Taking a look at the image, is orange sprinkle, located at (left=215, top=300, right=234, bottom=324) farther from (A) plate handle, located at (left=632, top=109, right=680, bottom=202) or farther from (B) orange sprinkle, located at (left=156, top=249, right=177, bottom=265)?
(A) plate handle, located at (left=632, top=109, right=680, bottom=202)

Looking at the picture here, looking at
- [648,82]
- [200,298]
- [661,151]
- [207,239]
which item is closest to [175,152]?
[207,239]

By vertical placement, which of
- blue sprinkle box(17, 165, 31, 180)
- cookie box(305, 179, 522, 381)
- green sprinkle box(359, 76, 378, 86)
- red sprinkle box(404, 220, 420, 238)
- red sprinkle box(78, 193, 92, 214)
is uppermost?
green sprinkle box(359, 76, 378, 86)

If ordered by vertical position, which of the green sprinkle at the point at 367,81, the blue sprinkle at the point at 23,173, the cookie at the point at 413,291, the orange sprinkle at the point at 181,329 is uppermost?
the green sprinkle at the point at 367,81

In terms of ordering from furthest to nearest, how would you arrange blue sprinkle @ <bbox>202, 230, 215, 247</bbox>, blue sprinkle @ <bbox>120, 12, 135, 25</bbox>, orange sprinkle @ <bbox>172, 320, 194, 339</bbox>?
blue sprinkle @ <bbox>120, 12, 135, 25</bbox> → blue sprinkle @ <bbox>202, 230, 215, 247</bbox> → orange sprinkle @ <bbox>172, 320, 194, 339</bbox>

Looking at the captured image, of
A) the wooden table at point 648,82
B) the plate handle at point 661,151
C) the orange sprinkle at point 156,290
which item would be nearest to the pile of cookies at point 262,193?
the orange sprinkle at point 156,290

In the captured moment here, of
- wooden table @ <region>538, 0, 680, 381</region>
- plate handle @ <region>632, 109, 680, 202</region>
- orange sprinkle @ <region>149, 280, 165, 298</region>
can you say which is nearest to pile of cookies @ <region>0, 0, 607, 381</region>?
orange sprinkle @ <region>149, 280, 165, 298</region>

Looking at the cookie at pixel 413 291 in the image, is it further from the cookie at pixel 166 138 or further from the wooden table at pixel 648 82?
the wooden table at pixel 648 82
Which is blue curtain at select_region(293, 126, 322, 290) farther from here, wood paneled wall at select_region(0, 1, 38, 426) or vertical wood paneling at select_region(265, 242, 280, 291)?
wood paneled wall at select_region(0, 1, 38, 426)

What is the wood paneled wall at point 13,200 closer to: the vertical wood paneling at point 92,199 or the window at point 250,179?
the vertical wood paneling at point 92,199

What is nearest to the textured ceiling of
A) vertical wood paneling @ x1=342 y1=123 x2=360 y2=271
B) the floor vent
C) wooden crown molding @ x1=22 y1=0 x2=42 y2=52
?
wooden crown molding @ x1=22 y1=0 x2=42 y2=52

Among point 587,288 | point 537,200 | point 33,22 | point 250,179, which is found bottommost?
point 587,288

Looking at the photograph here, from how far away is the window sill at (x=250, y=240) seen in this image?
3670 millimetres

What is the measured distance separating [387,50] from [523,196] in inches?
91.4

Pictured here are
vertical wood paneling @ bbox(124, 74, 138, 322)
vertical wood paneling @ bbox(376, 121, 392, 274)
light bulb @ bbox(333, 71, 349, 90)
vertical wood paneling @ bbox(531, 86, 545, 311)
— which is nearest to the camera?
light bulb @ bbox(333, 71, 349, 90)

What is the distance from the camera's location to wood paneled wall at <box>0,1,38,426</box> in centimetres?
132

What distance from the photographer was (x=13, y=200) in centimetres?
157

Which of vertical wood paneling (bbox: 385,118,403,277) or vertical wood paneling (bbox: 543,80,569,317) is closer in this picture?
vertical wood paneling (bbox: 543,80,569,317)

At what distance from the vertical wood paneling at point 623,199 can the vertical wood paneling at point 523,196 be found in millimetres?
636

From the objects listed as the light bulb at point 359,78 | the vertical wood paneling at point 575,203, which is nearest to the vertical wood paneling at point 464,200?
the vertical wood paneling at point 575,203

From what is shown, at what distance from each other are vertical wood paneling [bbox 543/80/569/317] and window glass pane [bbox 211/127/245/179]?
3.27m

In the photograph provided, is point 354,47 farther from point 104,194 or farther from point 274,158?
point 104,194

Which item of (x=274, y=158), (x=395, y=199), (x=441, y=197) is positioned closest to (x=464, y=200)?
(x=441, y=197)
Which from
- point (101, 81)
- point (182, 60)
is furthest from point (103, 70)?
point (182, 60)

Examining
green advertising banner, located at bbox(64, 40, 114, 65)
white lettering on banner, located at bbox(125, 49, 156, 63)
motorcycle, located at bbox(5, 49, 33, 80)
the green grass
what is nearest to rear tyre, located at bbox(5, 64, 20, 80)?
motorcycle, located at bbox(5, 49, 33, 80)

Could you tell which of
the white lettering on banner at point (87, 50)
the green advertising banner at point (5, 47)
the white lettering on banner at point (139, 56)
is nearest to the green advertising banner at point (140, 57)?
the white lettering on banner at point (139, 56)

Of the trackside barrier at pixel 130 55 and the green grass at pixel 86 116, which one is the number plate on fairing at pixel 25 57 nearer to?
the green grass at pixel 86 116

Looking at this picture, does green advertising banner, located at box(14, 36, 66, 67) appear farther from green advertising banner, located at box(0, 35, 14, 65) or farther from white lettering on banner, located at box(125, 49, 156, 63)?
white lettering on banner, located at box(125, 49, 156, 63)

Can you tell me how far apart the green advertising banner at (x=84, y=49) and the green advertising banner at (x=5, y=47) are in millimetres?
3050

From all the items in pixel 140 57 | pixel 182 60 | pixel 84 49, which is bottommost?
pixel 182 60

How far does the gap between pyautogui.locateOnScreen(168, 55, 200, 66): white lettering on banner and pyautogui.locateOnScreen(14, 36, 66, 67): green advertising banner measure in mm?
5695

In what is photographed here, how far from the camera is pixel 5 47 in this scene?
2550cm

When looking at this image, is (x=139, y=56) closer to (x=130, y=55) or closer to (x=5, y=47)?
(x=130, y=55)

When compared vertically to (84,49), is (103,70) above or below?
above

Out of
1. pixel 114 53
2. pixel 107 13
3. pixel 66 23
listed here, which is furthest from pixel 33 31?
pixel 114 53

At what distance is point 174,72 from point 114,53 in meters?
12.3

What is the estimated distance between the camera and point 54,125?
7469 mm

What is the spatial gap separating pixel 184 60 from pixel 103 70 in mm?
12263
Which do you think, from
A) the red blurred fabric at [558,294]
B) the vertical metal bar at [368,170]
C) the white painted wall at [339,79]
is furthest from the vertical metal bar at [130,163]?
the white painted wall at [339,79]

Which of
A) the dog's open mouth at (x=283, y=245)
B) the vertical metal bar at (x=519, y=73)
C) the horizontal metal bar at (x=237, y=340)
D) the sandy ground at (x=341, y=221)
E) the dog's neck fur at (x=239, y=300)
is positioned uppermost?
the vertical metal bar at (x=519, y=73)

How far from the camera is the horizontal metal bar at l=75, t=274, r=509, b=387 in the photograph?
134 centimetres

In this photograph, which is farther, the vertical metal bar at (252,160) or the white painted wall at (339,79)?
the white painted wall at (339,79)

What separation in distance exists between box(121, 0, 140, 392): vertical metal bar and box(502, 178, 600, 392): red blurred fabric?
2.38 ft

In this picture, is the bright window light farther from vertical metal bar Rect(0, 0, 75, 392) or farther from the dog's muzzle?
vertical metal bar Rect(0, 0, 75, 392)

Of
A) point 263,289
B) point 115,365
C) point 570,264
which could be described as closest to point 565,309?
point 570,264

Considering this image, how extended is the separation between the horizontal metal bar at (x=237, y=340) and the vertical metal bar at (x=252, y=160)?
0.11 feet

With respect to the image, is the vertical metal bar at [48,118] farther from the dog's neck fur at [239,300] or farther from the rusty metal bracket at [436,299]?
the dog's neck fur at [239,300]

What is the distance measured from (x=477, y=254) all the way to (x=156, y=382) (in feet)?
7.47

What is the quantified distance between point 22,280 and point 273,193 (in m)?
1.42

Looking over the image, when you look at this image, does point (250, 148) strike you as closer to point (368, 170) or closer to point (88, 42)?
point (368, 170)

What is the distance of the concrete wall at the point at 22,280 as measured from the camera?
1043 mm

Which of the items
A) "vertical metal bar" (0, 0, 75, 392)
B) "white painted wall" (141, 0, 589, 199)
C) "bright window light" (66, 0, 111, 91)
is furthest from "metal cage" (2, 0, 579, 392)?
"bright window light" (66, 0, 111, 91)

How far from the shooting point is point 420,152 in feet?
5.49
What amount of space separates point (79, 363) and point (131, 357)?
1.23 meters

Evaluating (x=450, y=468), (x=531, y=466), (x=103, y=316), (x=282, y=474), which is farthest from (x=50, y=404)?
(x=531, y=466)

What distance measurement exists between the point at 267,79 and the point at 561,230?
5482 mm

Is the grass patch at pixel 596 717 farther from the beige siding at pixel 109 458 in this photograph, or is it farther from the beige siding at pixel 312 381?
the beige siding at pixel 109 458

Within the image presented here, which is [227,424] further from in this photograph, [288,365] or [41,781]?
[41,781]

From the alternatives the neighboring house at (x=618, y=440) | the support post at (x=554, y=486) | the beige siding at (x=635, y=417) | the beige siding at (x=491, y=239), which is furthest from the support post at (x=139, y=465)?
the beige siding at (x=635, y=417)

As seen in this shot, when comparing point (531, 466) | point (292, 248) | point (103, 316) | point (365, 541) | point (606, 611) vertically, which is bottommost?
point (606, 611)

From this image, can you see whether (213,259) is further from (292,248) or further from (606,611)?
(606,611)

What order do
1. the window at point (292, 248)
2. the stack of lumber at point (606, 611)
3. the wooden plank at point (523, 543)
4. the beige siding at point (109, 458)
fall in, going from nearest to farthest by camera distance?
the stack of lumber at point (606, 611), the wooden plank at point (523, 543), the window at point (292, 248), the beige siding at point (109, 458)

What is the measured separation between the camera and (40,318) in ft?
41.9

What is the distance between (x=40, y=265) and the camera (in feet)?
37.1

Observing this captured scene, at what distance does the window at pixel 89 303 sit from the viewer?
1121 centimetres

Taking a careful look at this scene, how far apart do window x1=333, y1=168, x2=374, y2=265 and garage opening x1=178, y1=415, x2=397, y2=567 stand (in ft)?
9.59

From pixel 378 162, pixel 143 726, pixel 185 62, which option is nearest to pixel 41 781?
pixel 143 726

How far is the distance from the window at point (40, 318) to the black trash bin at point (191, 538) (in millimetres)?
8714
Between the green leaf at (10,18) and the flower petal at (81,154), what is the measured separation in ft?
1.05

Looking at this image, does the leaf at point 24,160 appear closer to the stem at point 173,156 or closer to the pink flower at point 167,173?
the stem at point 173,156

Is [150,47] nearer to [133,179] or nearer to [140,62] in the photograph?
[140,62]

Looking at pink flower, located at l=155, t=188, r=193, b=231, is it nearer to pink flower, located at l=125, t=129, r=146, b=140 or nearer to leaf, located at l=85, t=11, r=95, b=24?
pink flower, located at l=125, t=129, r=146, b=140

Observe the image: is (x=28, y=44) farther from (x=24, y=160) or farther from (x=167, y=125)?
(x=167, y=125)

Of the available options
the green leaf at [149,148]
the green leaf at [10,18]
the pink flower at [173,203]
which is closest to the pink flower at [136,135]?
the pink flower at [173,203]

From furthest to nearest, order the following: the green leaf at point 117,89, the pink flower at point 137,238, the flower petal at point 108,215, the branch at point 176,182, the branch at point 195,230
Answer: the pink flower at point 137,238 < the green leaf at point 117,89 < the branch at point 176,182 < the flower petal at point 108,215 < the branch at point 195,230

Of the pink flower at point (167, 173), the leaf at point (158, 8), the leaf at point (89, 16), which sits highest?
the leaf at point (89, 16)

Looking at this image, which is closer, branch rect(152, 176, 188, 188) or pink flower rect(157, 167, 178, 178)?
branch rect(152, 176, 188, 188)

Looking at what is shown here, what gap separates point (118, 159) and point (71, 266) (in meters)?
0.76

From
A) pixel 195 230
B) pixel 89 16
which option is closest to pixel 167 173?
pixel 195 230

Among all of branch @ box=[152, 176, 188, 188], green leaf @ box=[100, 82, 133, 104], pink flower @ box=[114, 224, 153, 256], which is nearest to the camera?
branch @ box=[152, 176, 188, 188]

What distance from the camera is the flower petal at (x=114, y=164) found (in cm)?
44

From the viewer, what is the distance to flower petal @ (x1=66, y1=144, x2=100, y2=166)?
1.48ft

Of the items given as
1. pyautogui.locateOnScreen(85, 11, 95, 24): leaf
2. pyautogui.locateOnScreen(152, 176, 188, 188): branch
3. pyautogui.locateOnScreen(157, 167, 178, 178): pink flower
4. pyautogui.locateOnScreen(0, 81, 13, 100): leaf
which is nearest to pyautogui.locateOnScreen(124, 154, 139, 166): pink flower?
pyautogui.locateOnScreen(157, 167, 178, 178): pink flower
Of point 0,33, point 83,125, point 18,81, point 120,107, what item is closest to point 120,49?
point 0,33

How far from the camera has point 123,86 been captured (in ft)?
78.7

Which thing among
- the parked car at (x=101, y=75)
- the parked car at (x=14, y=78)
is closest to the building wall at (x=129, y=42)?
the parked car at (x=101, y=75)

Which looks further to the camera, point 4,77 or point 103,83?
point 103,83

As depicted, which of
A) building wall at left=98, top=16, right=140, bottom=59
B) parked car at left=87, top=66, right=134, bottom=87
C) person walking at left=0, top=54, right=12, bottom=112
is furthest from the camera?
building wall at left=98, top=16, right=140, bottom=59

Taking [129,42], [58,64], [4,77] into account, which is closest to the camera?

--------------------------------

* Exercise brief *
Render as a two-column CSV the records starting with the line containing "Which do you think, from" and going on through the line containing "134 centimetres", with the header record_text,answer and one row per record. Put each record's text and its answer in a single quoted field apiece, with line breaks replaced by spaces.

* Result of the exercise *
record_text,answer
"Which do you think, from A) the red blurred fabric at [558,294] B) the vertical metal bar at [368,170] C) the white painted wall at [339,79] is furthest from the vertical metal bar at [130,163]?","the white painted wall at [339,79]"
"Which of A) the dog's open mouth at (x=283, y=245) B) the vertical metal bar at (x=519, y=73) C) the horizontal metal bar at (x=237, y=340) D) the sandy ground at (x=341, y=221) E) the dog's neck fur at (x=239, y=300) is positioned uppermost?","the vertical metal bar at (x=519, y=73)"
"How far from the camera is the horizontal metal bar at l=75, t=274, r=509, b=387 in the photograph?","134 centimetres"